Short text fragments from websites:
╭──

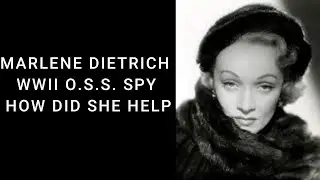 Marlene Dietrich - O.S.S. SPY How Did She Help WWII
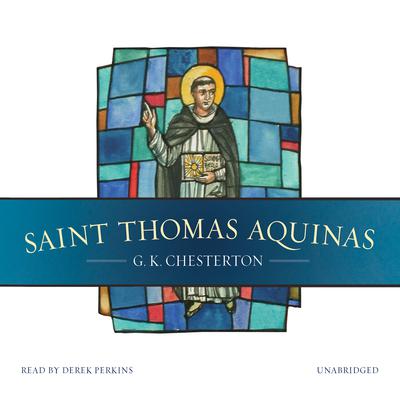 Saint Thomas Aquinas by G. K. Chesterton audiobook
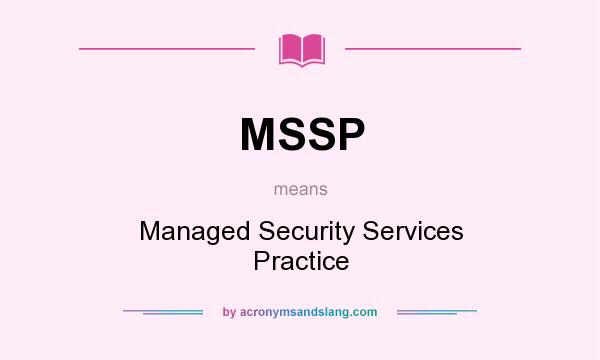 What does MSSP mean? It stands for Managed Security Services Practice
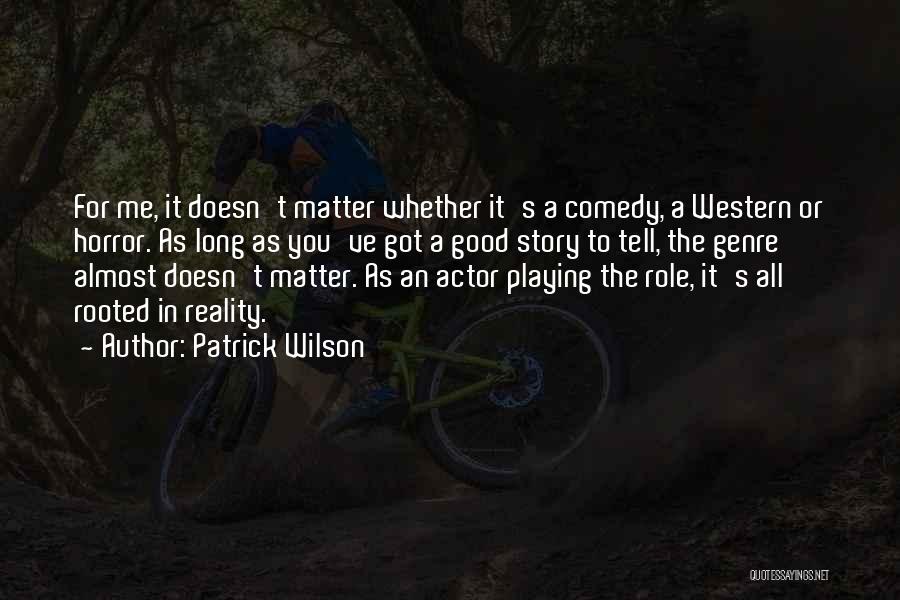 Patrick Wilson Quotes: For Me, It Doesn't Matter Whether It's A Comedy, A Western Or Horror. As Long As You've Got A Good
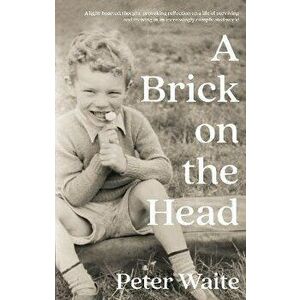 A Brick on the Head, Paperback - Peter Waite imagine
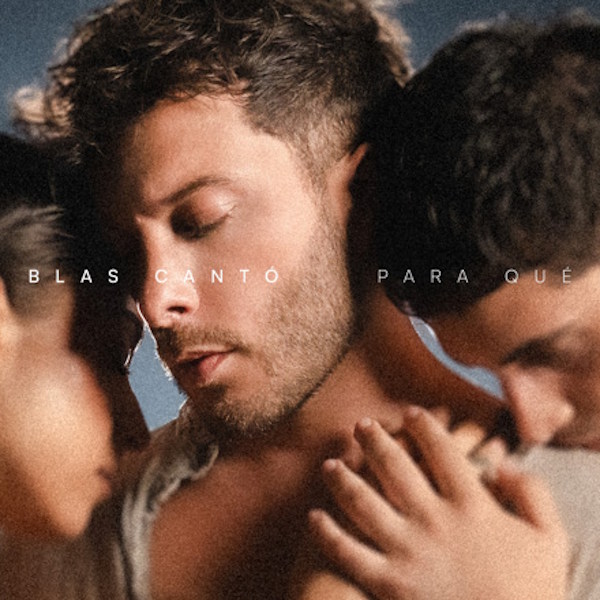 Blas Cantó planta cara al desamor con "PARA QUÉ": un himno de empoderamiento y madurez pop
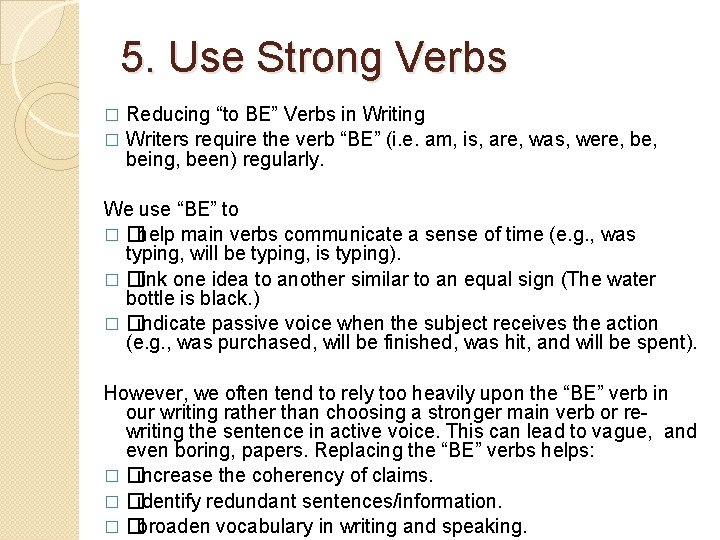 5. Use Strong Verbs Reducing “to BE” Verbs in Writing � Writers require the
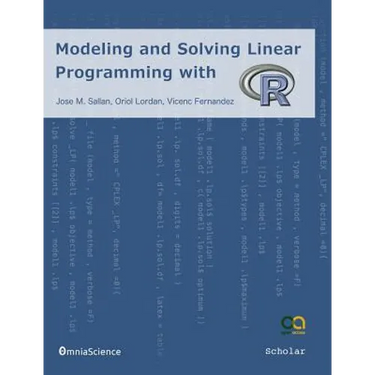 Modeling and Solving Linear Programming with R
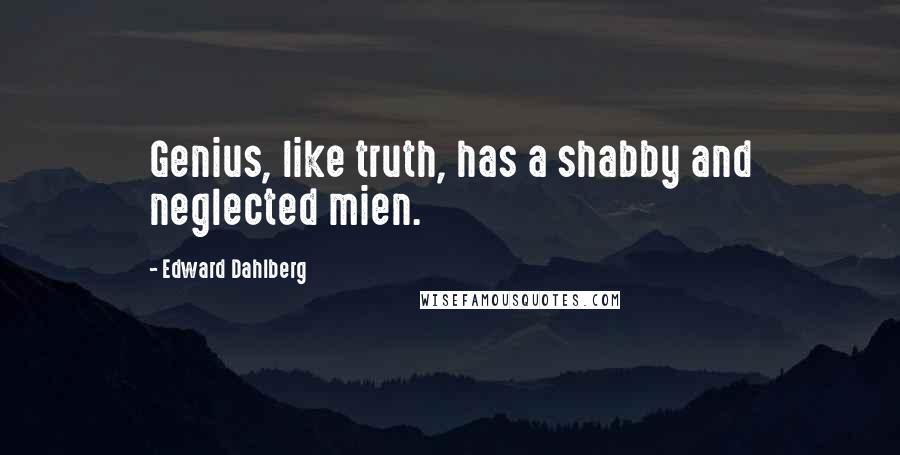 Edward Dahlberg Quotes: Genius, like truth, has a shabby and neglected mien.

╰──

Set down each of the lines above word for word, without the pictures.

▶ Answer below
 Marlene Dietrich - O.S.S. SPY How Did She Help WWII
 Saint Thomas Aquinas by G. K. Chesterton audiobook
 What does MSSP mean? It stands for Managed Security Services Practice
 Patrick Wilson Quotes: For Me, It Doesn't Matter Whether It's A Comedy, A Western Or Horror. As Long As You've Got A Good
 A Brick on the Head, Paperback - Peter Waite imagine
 Blas Cantó planta cara al desamor con "PARA QUÉ": un himno de empoderamiento y madurez pop
 5. Use Strong Verbs Reducing “to BE” Verbs in Writing � Writers require the
 Modeling and Solving Linear Programming with R
 Edward Dahlberg Quotes: Genius, like truth, has a shabby and neglected mien.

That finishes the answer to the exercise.